1) Establish context (read-only)

1) 建立上下文(只读)

Try to infer 1–5 from the environment before asking. Prefer simple, non-technical questions if you need confirmation.
Determine (in order):
  1. OS and version (Linux/macOS/Windows), container vs host.
  2. Privilege level (root/admin vs user).
  3. Access path (local console, SSH, RDP, tailnet).
  4. Network exposure (public IP, reverse proxy, tunnel).
  5. OpenClaw gateway status and bind address.
  6. Backup system and status (e.g., Time Machine, system images, snapshots).
  7. Deployment context (local mac app, headless gateway host, remote gateway, container/CI).
  8. Disk encryption status (FileVault/LUKS/BitLocker).
  9. OS automatic security updates status. Note: these are not blocking items, but are highly recommended, especially if OpenClaw can access sensitive data.
  10. Usage mode for a personal assistant with full access (local workstation vs headless/remote vs other).
First ask once for permission to run read-only checks. If granted, run them by default and only ask questions for items you cannot infer or verify. Do not ask for information already visible in runtime or command output. Keep the permission ask as a single sentence, and list follow-up info needed as an unordered list (not numbered) unless you are presenting selectable choices.
If you must ask, use non-technical prompts:
  • “Are you using a Mac, Windows PC, or Linux?”

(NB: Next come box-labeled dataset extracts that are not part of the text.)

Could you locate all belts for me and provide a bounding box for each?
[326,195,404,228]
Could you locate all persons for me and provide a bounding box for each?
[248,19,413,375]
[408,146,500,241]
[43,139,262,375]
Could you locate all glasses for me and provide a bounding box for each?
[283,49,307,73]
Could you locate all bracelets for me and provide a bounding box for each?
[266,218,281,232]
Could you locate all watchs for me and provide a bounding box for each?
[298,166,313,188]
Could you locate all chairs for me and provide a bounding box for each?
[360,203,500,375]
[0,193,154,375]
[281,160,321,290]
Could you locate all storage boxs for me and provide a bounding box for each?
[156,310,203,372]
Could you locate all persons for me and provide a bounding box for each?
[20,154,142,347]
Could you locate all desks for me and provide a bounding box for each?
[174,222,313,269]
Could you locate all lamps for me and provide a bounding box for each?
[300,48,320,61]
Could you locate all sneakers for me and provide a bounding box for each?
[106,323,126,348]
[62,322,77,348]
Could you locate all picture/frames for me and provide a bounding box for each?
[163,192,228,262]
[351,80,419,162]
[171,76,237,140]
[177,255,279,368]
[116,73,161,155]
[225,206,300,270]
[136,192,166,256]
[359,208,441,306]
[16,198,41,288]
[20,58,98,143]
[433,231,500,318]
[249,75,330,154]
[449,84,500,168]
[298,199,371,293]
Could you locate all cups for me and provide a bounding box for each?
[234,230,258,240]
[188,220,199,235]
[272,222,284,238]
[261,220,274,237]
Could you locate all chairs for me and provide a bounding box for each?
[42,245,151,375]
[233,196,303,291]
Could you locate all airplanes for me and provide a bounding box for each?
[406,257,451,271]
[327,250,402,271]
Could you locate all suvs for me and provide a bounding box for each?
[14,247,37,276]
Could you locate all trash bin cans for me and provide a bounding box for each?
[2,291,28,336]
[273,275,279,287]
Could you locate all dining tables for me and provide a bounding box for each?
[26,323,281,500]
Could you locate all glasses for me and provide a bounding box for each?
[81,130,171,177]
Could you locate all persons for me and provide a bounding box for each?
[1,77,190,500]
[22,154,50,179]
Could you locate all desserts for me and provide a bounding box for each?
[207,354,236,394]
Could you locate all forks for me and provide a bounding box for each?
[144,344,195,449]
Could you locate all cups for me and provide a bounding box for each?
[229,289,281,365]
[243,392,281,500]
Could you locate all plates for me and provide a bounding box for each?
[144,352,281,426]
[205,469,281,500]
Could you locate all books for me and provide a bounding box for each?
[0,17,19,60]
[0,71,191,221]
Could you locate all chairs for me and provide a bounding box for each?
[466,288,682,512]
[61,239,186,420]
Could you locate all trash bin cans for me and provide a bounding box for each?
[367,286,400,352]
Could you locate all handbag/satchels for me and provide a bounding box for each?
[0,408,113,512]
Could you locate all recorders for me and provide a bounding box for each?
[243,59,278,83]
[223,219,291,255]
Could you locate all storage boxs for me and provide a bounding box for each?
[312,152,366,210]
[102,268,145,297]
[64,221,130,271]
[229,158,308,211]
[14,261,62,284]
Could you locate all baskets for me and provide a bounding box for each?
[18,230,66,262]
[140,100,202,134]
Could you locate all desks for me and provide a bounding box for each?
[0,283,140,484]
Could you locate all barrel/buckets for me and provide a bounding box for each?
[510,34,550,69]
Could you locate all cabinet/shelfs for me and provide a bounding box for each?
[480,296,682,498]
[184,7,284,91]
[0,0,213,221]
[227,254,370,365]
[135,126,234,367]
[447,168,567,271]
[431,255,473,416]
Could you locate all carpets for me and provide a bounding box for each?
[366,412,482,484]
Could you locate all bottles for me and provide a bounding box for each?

  • “Are you logged in directly on the machine, or connecting from another computer?”
  • “Is this machine reachable from the public internet, or only on your home/network?”
  • “Do you have backups enabled (e.g., Time Machine), and are they current?”
  • “Is disk encryption turned on (FileVault/BitLocker/LUKS)?”
  • “Are automatic security updates enabled?”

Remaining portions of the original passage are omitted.